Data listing
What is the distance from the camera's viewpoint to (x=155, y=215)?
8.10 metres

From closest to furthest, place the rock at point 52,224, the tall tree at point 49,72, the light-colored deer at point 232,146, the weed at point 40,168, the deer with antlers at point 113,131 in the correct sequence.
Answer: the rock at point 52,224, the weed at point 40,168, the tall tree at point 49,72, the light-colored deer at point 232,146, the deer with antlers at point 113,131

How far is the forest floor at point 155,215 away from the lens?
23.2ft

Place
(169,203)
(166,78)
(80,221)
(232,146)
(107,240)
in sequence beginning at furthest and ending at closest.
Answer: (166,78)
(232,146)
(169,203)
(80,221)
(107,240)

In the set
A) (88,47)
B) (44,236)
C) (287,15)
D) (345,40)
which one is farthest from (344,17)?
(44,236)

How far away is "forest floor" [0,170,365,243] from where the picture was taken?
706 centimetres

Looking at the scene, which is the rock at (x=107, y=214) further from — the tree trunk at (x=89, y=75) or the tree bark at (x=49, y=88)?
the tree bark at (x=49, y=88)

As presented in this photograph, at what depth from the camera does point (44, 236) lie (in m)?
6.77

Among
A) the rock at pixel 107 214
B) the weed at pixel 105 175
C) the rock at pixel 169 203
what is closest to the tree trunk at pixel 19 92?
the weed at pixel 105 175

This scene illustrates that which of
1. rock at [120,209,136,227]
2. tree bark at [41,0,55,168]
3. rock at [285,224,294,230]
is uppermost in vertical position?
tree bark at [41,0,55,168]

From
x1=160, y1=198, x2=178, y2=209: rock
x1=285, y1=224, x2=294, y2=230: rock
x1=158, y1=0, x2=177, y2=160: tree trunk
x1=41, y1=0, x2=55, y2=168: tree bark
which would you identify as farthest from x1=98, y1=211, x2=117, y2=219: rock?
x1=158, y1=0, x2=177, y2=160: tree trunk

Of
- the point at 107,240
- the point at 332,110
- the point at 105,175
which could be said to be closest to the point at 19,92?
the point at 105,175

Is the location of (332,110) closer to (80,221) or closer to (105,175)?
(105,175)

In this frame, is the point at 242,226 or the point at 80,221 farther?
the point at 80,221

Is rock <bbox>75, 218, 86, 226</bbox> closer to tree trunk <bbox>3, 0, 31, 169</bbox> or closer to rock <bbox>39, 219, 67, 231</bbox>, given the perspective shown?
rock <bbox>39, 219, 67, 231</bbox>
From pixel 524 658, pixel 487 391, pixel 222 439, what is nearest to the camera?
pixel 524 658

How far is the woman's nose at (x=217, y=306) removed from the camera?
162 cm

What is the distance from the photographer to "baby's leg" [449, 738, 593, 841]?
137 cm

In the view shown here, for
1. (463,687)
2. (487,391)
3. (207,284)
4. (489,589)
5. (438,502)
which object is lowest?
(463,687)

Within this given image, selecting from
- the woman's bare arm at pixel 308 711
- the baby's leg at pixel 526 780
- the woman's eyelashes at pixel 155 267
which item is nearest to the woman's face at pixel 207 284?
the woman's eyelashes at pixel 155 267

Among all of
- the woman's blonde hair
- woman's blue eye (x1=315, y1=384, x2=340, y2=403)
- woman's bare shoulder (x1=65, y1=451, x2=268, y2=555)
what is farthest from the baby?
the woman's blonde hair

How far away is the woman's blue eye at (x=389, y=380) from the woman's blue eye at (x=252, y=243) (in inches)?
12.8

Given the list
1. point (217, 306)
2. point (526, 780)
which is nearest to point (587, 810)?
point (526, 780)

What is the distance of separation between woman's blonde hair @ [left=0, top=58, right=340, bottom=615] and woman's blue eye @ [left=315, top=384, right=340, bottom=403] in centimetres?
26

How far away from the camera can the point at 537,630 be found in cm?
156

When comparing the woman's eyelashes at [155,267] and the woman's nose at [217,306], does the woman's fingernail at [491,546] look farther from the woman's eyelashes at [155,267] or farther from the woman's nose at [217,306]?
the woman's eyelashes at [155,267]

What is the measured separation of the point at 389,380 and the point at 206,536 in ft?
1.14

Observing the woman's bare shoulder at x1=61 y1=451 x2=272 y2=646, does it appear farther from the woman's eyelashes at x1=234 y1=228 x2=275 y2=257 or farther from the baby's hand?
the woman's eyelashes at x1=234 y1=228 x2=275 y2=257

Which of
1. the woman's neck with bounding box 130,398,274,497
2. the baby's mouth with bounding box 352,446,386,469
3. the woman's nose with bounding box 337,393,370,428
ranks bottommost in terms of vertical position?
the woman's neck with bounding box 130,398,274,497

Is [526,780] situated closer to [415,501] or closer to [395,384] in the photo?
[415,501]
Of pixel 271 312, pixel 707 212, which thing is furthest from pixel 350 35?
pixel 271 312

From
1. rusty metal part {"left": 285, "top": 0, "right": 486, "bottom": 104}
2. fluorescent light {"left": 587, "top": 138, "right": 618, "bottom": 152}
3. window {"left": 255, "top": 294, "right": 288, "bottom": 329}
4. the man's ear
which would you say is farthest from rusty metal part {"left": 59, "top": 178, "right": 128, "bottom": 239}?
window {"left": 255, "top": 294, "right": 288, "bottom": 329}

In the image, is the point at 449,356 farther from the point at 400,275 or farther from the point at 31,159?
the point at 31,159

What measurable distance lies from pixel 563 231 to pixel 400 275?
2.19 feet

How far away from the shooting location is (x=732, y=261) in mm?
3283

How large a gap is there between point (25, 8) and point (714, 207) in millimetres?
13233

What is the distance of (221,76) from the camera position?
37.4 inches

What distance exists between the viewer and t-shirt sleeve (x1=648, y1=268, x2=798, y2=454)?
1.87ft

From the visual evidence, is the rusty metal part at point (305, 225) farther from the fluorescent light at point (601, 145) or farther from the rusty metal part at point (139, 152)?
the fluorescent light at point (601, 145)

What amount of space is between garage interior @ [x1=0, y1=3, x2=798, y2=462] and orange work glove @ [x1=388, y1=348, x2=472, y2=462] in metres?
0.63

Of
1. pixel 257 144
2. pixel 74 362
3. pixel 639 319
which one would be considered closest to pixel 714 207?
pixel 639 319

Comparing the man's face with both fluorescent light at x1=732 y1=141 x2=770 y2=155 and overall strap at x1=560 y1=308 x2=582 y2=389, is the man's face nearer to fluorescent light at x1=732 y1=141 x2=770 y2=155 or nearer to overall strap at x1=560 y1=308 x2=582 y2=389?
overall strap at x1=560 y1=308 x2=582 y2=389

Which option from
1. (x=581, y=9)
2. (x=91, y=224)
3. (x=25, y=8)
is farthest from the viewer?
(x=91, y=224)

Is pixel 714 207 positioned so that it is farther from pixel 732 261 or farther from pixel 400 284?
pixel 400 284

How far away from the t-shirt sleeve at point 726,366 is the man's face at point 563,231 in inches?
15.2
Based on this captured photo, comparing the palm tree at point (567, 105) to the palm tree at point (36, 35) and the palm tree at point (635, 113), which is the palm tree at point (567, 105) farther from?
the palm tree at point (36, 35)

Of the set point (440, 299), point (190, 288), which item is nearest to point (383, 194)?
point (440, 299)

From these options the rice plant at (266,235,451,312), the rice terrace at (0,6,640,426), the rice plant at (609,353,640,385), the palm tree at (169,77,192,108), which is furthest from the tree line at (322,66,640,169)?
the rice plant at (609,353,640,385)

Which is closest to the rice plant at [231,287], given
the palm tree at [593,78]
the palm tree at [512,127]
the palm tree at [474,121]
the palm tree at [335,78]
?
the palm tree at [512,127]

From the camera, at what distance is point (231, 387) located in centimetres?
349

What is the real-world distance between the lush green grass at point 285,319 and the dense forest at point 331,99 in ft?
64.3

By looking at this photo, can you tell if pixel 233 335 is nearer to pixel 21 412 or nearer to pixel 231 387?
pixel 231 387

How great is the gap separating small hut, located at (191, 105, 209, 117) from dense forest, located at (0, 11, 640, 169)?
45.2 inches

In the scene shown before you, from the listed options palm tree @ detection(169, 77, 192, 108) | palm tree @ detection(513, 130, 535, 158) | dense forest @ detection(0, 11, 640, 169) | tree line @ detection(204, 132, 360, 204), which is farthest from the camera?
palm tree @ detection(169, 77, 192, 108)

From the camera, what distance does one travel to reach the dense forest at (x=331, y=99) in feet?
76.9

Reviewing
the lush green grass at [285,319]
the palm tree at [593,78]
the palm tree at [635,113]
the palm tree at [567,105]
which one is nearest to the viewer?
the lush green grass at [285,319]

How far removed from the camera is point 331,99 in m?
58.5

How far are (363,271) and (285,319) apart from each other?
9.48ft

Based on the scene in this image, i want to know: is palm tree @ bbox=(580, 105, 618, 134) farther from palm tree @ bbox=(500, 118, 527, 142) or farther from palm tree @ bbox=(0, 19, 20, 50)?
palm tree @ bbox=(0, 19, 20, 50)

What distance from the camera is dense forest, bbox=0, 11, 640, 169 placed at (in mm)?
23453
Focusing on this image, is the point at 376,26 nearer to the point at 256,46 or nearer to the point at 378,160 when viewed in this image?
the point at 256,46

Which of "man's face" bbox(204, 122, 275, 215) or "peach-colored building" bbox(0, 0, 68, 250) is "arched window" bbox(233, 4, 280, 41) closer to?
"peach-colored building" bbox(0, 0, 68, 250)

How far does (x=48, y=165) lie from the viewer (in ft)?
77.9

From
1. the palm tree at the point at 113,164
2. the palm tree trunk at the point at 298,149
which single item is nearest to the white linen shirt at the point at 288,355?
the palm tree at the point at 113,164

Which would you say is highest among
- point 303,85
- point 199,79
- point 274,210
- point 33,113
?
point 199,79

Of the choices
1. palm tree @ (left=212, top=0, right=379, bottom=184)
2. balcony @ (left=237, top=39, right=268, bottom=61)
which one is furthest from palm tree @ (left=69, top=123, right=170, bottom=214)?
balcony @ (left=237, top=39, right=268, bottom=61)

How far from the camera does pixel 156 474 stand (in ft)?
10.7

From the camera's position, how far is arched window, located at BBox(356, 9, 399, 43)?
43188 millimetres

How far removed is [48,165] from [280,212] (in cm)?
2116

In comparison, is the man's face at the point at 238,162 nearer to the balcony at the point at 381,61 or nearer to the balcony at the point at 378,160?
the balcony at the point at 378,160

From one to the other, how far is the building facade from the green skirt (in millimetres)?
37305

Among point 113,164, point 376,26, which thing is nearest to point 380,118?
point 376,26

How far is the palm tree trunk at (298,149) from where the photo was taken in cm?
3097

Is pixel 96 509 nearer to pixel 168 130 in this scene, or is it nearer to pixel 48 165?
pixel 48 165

- [SHORT TASK]: Tally how many lines of the records contain the string "antlers", matching case exactly. Reply with the number alone.

- [FULL RESPONSE]: 2